シミって何?、かについて前回でお話ししましたが、幾つかの種類があるためにその原因も様々で、ひとつひとつ話していくととても退屈だと思います。そこで、まず、そのような茶色い色にどうしてなるのか大まかに考えていく事にします。
我々日本人は黄色人種ですから、皮膚は一定以上の刺激(主に紫外線であったり、物理的に強く擦る事であったり、細胞レベルでの障害等)を受けると、なんとかその刺激から守ろうとして茶色く(あるいは黒く)なります。
皮膚は大きく分けて、表の皮膚(表皮)と本当の皮膚(真皮)から出来ています。表皮はダメージを受けても再生されるのですが、真皮は再生能力に欠けるので、この真皮層まで刺激が及ぼうとすると、何とか守ろうする訳です。表皮の最下層である胚芽層(基底層)に存在する、色を作る能力を持った細胞(メラノサイト)が色素(メラニン)を生成して、なんとか刺激をこの色素に吸収する事で食い止めようとするのです(胚芽層の細胞遺伝子を保護する目的で)。
夏場海水浴で黒くなるのはこのためで、刺激がなくなればこの色素は吸収されてなくなるようになっています。白人の場合は、メラノサイトのメラニンを生成する能力が低いため、紫外線の強い地域では、皮膚へのダメージが大きい事になります。逆に黒人は紫外線などの刺激にめっぽう強いと言う事になります。そのため、大雑把に言うと、白人の皮膚は老けやすく黒人の肌は老けにくいとも言えます。日本人はその意味では、その中間ですので、元来色黒の人は肌が強く、色白の人(羨まれますが)は肌が弱い、シミが出来やすい、と言えます。

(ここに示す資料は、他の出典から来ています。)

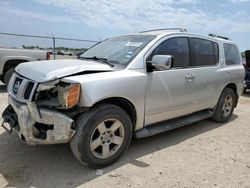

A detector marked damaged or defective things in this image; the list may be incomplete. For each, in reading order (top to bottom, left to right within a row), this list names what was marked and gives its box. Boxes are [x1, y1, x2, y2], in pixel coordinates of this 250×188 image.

crumpled hood [15, 59, 113, 82]
detached bumper piece [1, 96, 74, 145]
damaged front end [1, 72, 82, 145]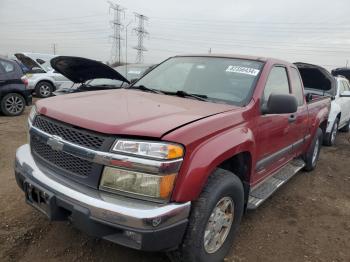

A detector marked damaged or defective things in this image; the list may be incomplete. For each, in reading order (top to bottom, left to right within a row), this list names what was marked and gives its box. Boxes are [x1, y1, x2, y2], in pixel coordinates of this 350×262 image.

dented hood [50, 56, 130, 84]
dented hood [35, 89, 238, 137]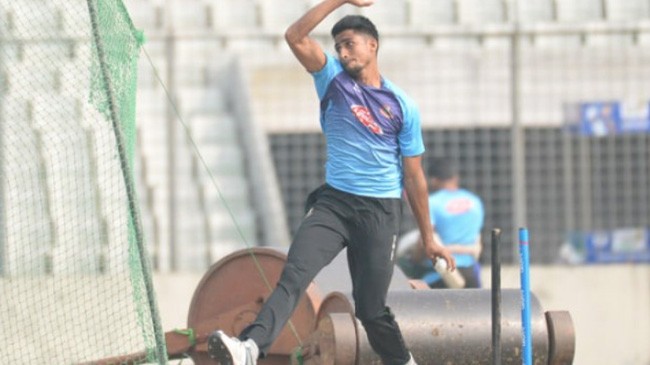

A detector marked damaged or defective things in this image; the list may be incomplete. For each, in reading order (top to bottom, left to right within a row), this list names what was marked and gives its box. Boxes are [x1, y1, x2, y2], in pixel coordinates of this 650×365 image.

rusted metal surface [186, 246, 320, 362]
rusted metal surface [298, 288, 572, 362]
rusty metal roller [302, 288, 576, 362]
rusted metal surface [544, 310, 576, 364]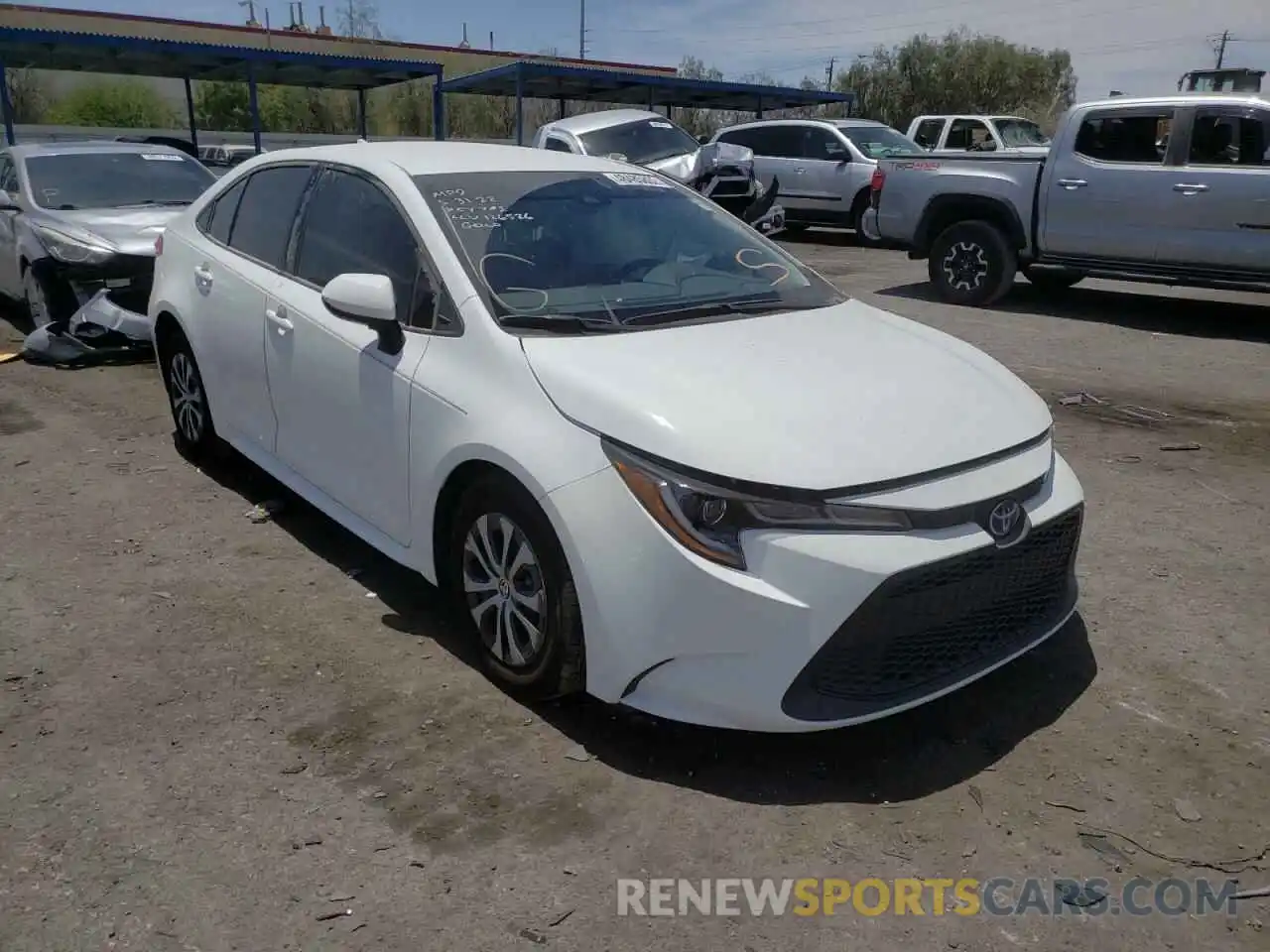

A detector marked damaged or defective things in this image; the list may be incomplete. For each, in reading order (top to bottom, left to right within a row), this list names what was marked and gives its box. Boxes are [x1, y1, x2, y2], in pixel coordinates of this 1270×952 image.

damaged white car [528, 111, 782, 237]
damaged white car [0, 143, 216, 365]
detached bumper piece on ground [22, 287, 153, 368]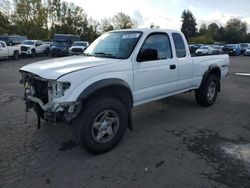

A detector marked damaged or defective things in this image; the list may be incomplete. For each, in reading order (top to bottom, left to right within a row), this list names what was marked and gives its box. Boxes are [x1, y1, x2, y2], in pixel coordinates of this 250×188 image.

damaged bumper debris [20, 71, 81, 127]
damaged front end of truck [20, 71, 81, 129]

肌の色が黒(茶色)くなったりするのは、上記に書いた事が基本中の基本になります。まあるいシミ(老人性色素班,若い方にも出来るので,私はこの名称は嫌いなんですが)は、その部分の皮膚に何らかの障害があって、その部分だけが、何とか紫外線や物理的な刺激から守ろうとしているためにいつまでも茶色くなっている訳です。

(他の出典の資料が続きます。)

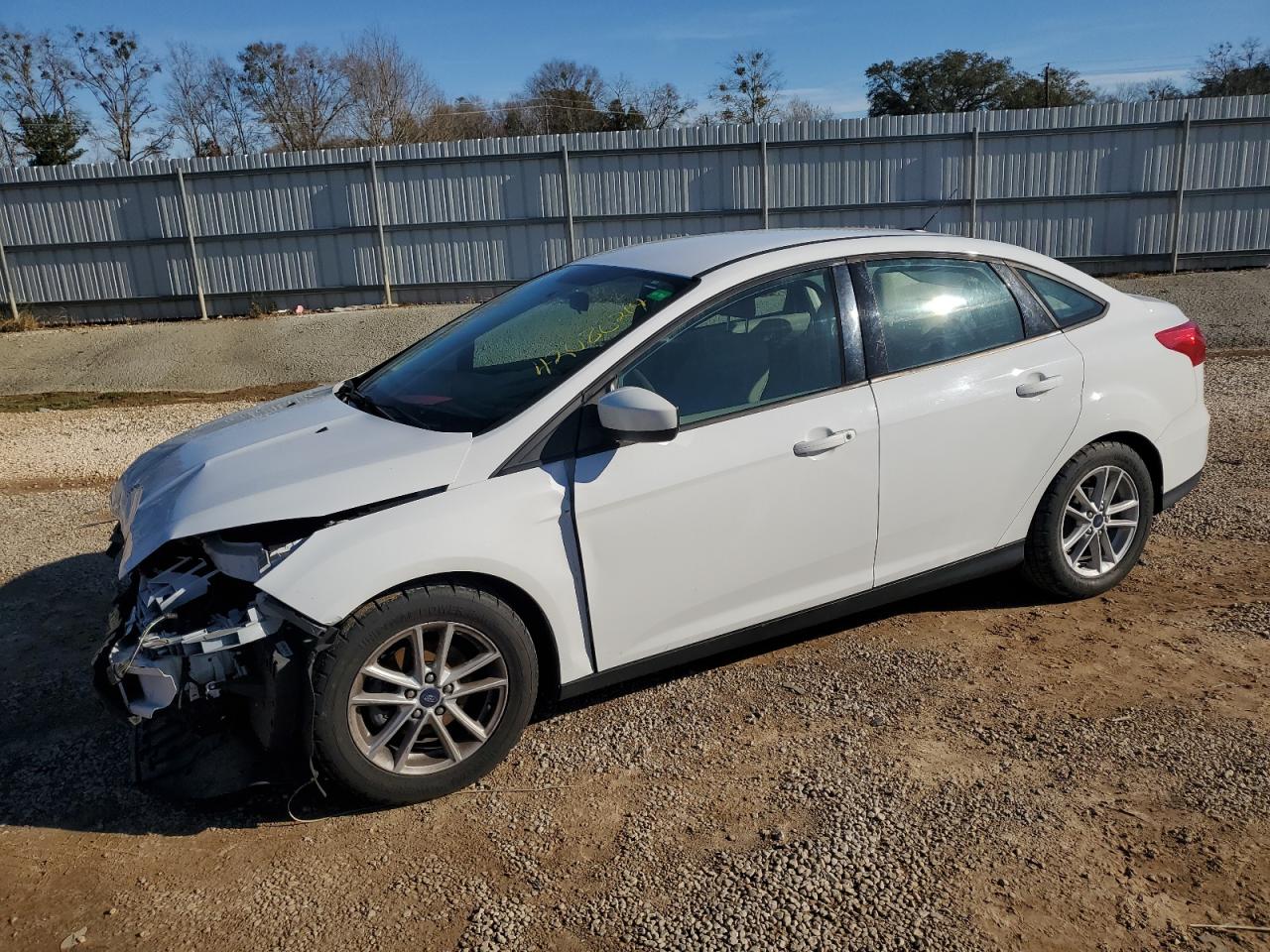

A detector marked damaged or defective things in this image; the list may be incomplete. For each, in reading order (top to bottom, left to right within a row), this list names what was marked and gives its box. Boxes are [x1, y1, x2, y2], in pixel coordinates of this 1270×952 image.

crumpled hood [112, 386, 472, 578]
damaged front end of car [95, 525, 332, 801]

遺伝的なものや、ホルモンの関係など実はもっと詳しく、とも思うのですが、また,細胞レベルでの変化(巷よく言われる活性酸素の事など)も大事ではありますが、何のこっちゃ解らなくなっては元も子もなくなりますし,次回以降で書く予定にしている、その対処法(予防)においては、この程度の知識で十分事足りるので,このへんにしておきます。
次回は、具体的なシミの治療法について話していきます。